According to an article by the Island Institute’s Director of Marine Programs Dr. Heather Deese and Maine Sea Grant Communications Coordinator Catherine Schmitt, the record-breaking temperatures of 2010 had a dramatic affect on marine life in the Gulf of Maine.

The period from January to August 2010 was the warmest on record for the state of Maine and the Northeast overall, states the article. Further, “the extended period of warmer atmospheric conditions likely contributed to higher-than-normal water temperatures, which may in turn have contributed to record-high lobster catches, record-low herring catches, and record-low breeding success for Maine’s seabirds.”

Data from a NOAA buoy 12 nautical miles southeast of Portland showed that coastal water temperatures were 3 to 9 degrees (F) above the historical average during spring and early summer.

Lobstermen benefitted by getting a jump on the season, which equated to a spike in landings.
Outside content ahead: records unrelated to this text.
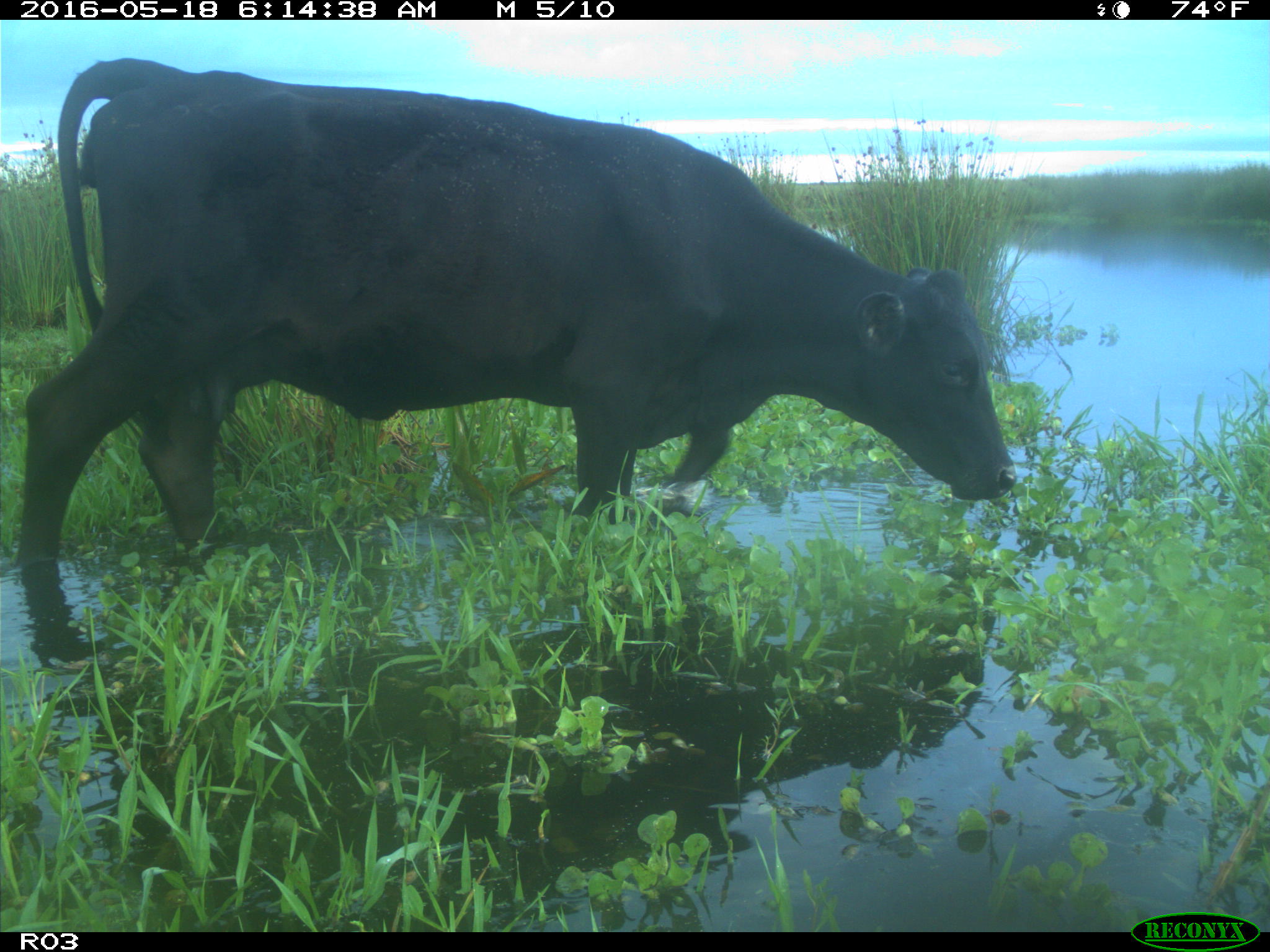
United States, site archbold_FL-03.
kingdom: Animalia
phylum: Chordata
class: Mammalia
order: Artiodactyla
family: Bovidae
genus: Bos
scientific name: Bos taurus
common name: domestic cow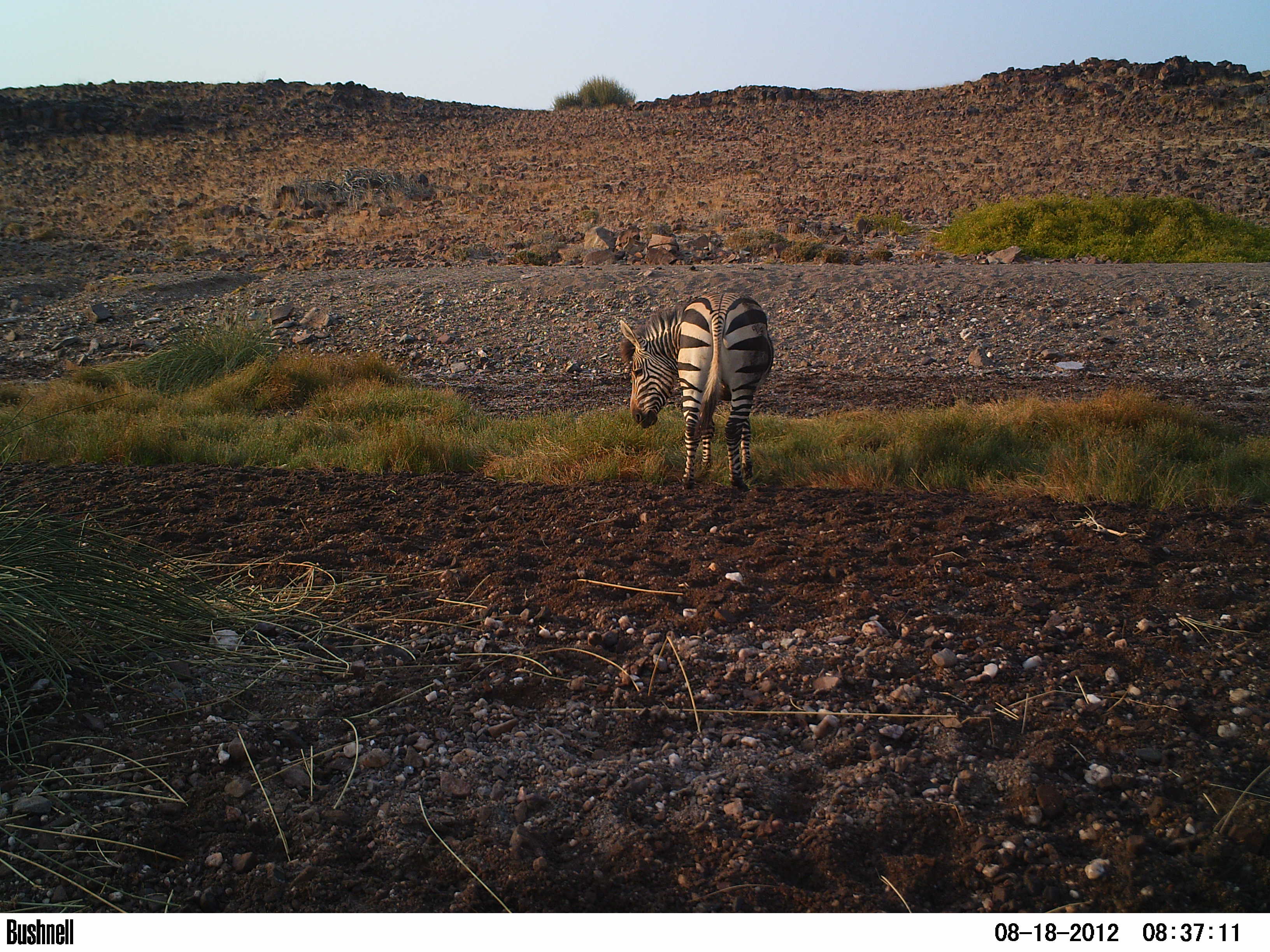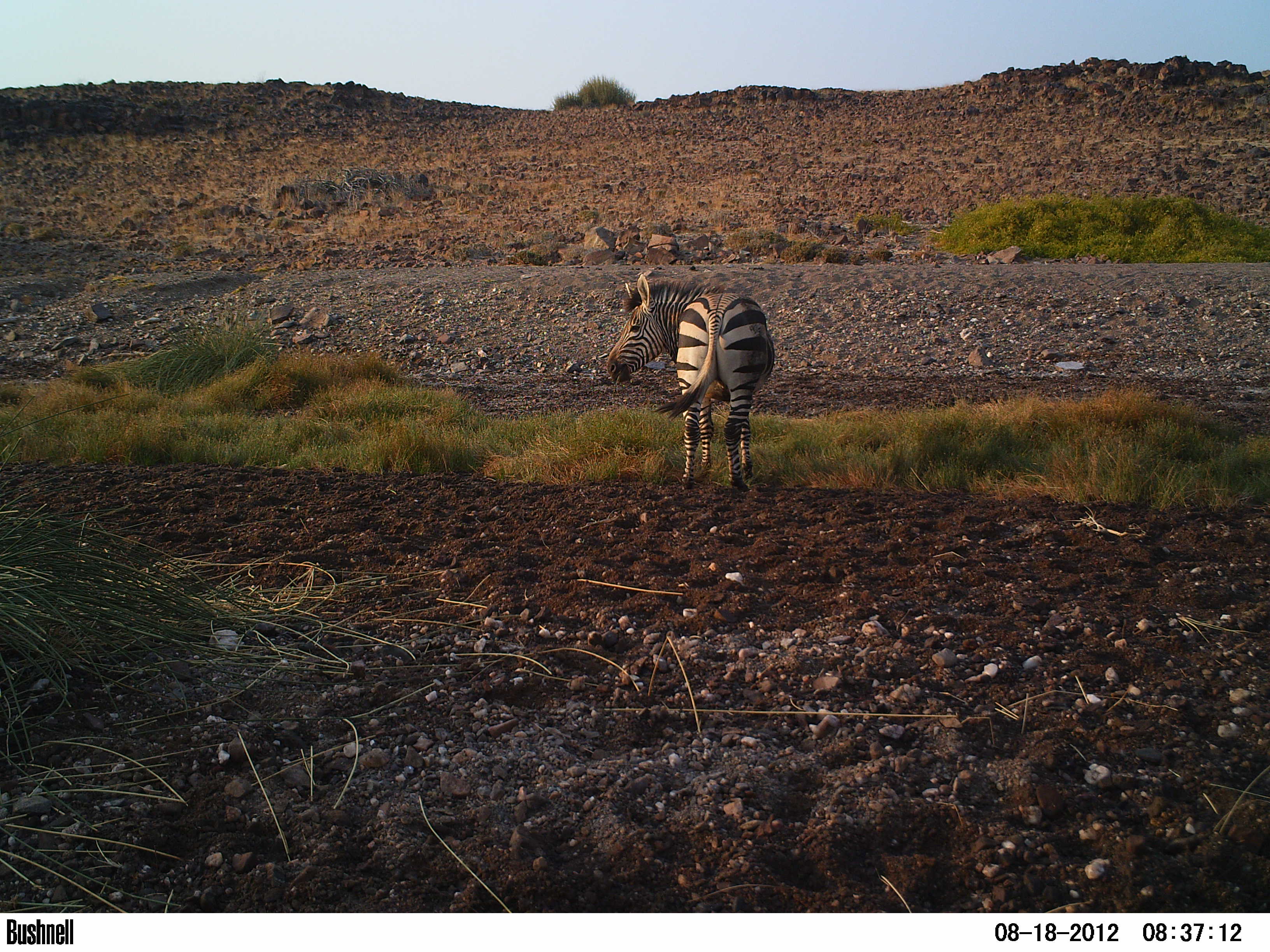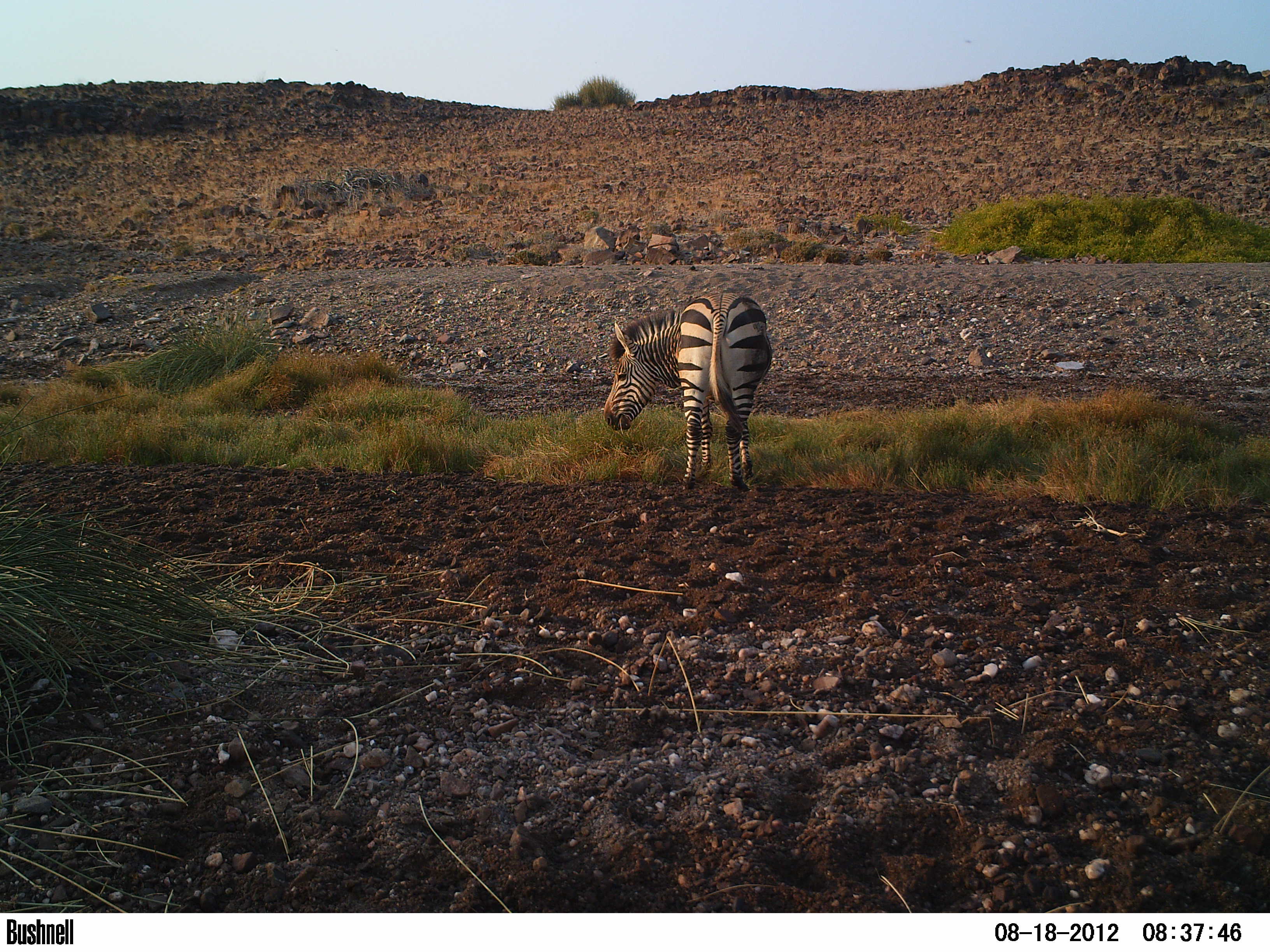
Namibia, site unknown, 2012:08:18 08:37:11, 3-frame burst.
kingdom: Animalia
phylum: Chordata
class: Mammalia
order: Perissodactyla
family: Equidae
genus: Equus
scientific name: Equus zebra hartmannae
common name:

For their part, the lobsters responded to the warm water with an early shed—3 to 4 weeks ahead of the normal time frame.

According to the article, Maine oyster growers also saw excellent growth and harvest numbers this summer. Additionally, closures caused by heavy rainfall were minimal, and the occurrence of red tide was low.

On the negative side, warm water may have caused low breeding success among seabirds, especially puffins and razorbills. This may have been due to a lack of juvenile herring—a critical, fat-rich forage species for these birds—in local inshore waters. As a result, the chicks were smaller when fledged, which results in a lower rate of survival.